Meinungsfreiheit, Strafanzeige und 800 Euro Schadenersatz [Update]

Da gab es vor gut einem Jahr mal einen Politiker, der meinte, er könne diskriminierende Aussagen über Homosexuelle tätigen und das wäre dann nicht diskriminierend, weil er ja dazu schrieb, er wolle damit nicht diskriminieren und er würde nur von seiner Meinungsfreiheit gebrauch machen. Außerdem müssten ja die Kinder vor den Homosexuellen geschützt werden. Tja, ich schrieb dann in mein kleines Weblog, dass ich ihn, wie alle homophobe Menschen, für Arschlöcher halte, ohne ihn oder diese damit beleidigen zu wollen – ist halt meine Meinung.

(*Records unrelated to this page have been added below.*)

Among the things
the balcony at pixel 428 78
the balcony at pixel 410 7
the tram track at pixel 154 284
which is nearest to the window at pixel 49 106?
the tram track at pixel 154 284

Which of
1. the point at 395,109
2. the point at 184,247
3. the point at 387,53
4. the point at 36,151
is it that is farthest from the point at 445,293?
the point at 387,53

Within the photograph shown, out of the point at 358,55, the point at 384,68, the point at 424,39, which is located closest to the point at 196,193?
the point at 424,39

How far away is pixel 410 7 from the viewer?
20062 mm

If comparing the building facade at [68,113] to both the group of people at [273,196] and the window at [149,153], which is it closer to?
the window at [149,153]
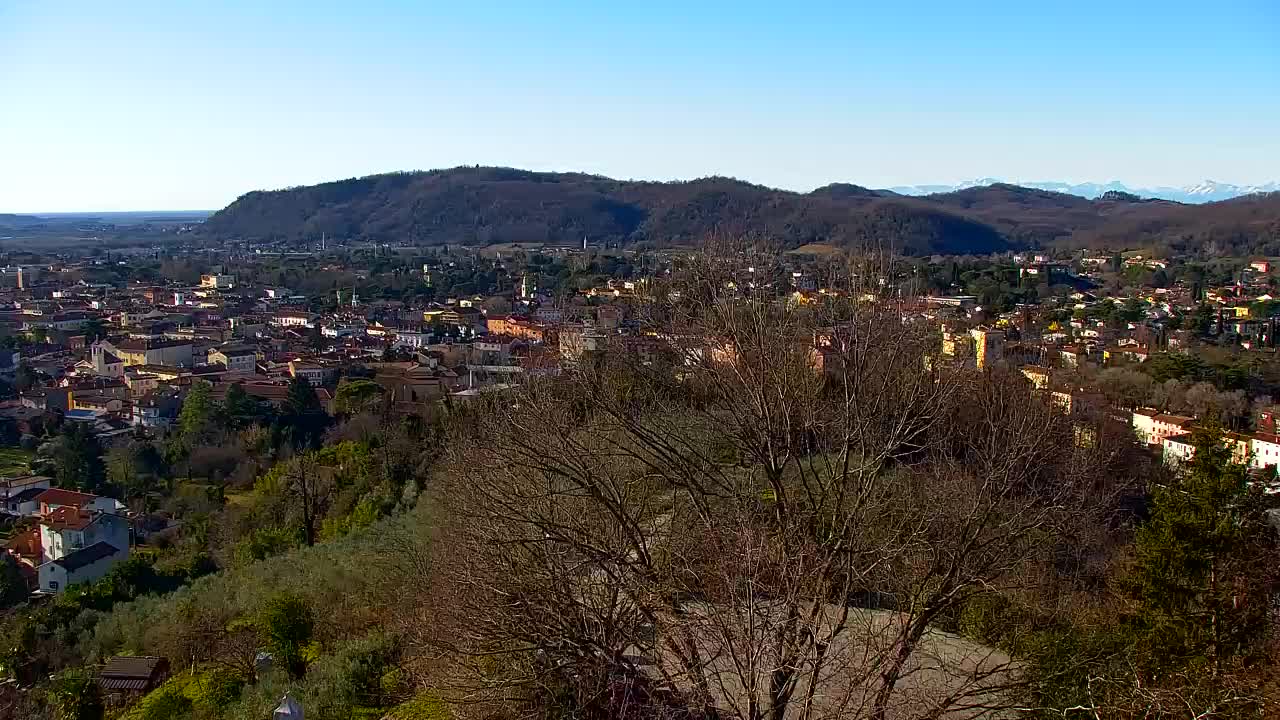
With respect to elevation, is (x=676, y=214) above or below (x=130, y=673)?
above

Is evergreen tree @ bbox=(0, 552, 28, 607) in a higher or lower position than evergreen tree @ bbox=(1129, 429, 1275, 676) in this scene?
lower

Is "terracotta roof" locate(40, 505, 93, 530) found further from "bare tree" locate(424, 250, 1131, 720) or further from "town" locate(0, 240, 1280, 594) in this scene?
"bare tree" locate(424, 250, 1131, 720)

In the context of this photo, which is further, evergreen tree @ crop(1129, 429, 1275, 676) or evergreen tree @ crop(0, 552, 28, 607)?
evergreen tree @ crop(0, 552, 28, 607)

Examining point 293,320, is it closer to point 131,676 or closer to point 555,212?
point 131,676

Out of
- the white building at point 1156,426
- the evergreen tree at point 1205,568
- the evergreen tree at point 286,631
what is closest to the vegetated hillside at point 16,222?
the white building at point 1156,426

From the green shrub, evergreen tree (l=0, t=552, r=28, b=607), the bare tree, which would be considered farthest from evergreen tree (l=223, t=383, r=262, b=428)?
the bare tree

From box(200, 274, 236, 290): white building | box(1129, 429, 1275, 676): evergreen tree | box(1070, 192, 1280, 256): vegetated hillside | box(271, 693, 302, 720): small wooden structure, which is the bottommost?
box(200, 274, 236, 290): white building

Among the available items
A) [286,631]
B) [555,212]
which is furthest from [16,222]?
[286,631]

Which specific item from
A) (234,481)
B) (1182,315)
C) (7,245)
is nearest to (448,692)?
(234,481)
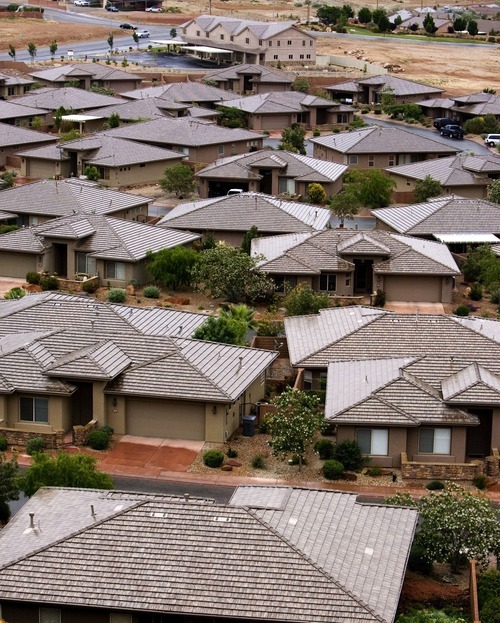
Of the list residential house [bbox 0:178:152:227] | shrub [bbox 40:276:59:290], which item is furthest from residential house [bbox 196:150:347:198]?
shrub [bbox 40:276:59:290]

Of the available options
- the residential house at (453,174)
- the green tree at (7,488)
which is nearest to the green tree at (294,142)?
the residential house at (453,174)

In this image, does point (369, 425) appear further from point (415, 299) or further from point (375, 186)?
point (375, 186)

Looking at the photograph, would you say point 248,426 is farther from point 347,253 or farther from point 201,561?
point 347,253

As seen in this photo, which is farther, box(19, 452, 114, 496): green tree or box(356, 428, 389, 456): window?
box(356, 428, 389, 456): window

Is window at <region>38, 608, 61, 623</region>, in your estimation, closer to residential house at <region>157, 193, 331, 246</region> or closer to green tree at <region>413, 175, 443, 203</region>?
residential house at <region>157, 193, 331, 246</region>

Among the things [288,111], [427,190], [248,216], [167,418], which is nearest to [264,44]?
[288,111]

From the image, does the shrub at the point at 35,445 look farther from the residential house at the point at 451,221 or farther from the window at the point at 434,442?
the residential house at the point at 451,221
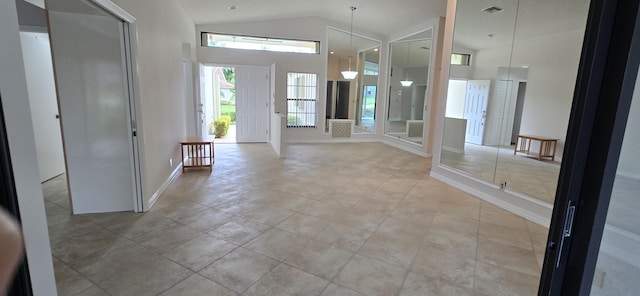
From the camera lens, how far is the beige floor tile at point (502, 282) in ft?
6.95

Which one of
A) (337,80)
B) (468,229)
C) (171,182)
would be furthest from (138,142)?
(337,80)

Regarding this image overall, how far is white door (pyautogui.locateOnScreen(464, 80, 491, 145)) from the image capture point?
13.9ft

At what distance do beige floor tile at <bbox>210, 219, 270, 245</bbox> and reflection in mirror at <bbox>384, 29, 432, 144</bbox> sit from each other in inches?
206

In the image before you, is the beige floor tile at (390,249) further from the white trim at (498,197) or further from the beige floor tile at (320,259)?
the white trim at (498,197)

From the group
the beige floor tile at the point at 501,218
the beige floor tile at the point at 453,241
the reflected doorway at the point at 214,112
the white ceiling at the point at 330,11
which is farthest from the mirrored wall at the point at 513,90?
the reflected doorway at the point at 214,112

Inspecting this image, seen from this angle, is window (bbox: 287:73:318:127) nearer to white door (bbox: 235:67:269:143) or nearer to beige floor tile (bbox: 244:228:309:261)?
white door (bbox: 235:67:269:143)

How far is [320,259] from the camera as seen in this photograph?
2.46 m

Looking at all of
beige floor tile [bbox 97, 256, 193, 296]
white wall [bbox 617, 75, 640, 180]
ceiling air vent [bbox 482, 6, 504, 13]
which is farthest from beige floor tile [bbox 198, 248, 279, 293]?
ceiling air vent [bbox 482, 6, 504, 13]

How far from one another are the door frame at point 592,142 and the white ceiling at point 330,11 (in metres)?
5.42

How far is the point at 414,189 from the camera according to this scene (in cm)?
440

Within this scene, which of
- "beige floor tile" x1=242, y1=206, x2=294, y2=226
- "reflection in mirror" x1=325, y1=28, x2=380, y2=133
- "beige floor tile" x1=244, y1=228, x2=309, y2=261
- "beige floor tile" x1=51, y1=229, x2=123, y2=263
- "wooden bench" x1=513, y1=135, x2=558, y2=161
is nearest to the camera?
"beige floor tile" x1=51, y1=229, x2=123, y2=263

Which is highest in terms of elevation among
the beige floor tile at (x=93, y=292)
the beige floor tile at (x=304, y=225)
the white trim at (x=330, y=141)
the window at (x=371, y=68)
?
the window at (x=371, y=68)

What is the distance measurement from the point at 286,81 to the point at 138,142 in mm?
5075

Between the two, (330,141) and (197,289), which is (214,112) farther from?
(197,289)
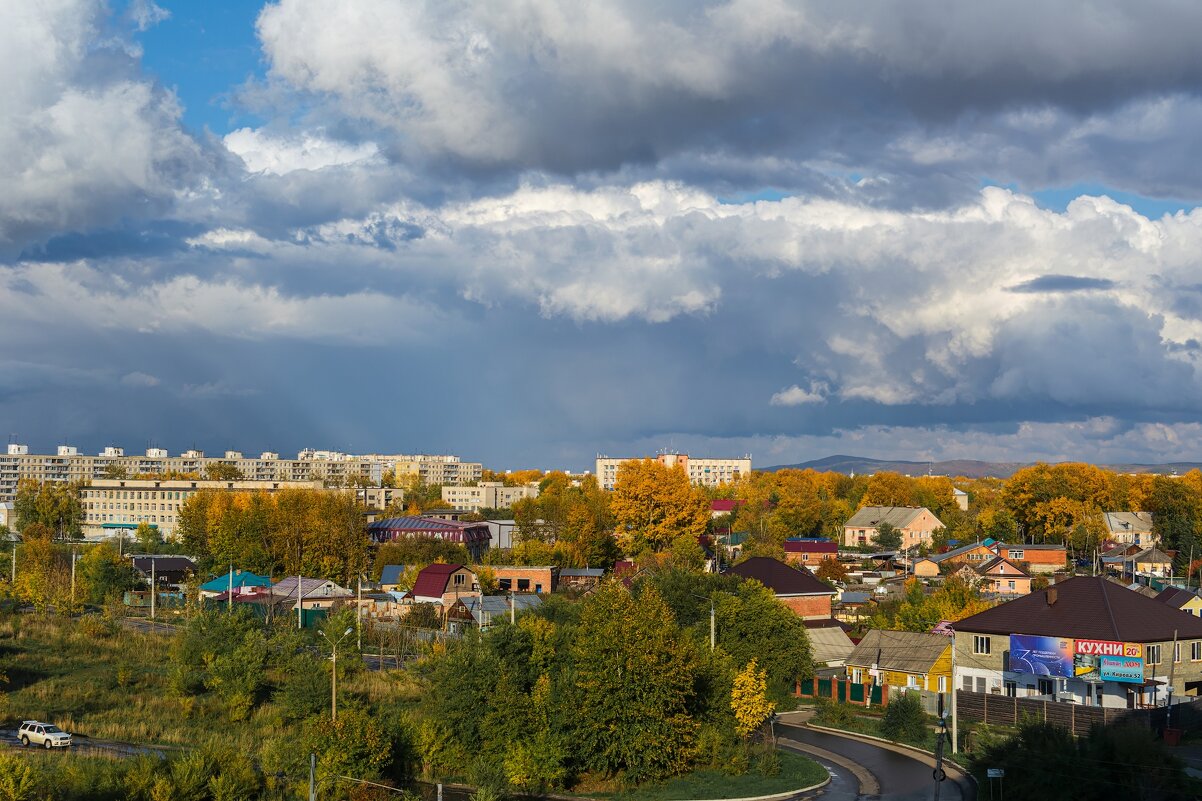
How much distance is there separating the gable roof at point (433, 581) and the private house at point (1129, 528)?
78754 millimetres

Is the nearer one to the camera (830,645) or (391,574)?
(830,645)

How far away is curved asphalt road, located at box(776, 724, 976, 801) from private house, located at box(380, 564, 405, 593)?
4700cm

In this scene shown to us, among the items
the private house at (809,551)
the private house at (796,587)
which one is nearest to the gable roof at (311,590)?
the private house at (796,587)

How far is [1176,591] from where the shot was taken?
2562 inches

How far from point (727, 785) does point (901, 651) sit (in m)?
19.0

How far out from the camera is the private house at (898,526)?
450 ft

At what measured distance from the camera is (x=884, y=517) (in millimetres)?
141125

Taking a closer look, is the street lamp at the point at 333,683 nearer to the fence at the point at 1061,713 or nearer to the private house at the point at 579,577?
the fence at the point at 1061,713

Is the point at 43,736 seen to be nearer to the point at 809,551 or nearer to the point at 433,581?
the point at 433,581

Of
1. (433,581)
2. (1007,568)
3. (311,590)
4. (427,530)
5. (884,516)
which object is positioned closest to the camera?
(311,590)

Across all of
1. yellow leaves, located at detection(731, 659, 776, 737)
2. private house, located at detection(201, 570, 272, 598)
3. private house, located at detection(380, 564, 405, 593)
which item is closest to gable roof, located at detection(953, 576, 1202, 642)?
yellow leaves, located at detection(731, 659, 776, 737)

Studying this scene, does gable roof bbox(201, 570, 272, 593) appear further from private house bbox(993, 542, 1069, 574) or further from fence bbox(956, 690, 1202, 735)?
private house bbox(993, 542, 1069, 574)

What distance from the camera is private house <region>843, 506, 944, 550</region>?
450 feet

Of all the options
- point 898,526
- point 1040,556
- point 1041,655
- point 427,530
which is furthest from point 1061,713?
point 898,526
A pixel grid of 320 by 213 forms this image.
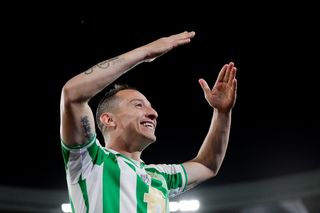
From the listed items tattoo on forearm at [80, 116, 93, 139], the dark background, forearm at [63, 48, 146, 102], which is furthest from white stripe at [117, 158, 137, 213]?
the dark background

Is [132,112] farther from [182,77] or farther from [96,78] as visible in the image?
[182,77]

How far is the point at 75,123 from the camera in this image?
1.70 m

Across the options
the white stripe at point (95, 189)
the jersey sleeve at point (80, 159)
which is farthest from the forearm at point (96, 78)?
the white stripe at point (95, 189)

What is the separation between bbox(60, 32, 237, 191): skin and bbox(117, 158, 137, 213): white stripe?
208 mm

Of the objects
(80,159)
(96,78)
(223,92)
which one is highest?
(223,92)

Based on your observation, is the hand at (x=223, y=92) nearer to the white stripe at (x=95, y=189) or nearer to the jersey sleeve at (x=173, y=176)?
the jersey sleeve at (x=173, y=176)

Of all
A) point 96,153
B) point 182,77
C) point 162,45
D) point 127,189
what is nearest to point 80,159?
point 96,153

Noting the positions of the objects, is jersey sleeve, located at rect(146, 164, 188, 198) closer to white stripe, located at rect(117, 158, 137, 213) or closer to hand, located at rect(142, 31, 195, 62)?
white stripe, located at rect(117, 158, 137, 213)

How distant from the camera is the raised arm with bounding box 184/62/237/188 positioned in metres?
2.33

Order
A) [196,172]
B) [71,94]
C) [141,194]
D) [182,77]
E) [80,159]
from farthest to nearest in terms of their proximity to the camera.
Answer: [182,77] < [196,172] < [141,194] < [80,159] < [71,94]

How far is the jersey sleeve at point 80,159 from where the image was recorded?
1757mm

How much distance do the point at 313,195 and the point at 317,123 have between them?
1835 millimetres

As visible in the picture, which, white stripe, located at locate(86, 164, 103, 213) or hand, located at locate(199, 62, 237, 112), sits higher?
hand, located at locate(199, 62, 237, 112)

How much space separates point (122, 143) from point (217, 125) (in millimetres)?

Tja, zwischenzeitlich hat dieser Mensch seine Aussagen gelöscht und scheinbar braucht er jetzt dringend Geld, denn er hätte gerne bis Montag von mir 800 Euro Schadenersatz, weil ich ihn beleidigt hätte mit der Aussage, dass ich ihn für ein Arschloch halte. Dabei habe ich doch ausdrücklich dazu geschrieben, dass das nicht beleidigend sein soll, sondern nur meine Meinung ist. Ansonsten will er mich „ohne jede weitere Mitteilung“ verklagen. Dabei waren das doch seine von ihm aufgestellten Regeln: Etwas ist nicht diskriminierend, wenn man dazu schreibt, dass man nicht diskriminieren, sondern nur die eigene Meinung sagen wolle. Dann kann ja auch nichts beleidigend sein, wenn man dazu schreibt, dass man nicht beleidigen, sondern nur die eigene Meinung sagen wolle.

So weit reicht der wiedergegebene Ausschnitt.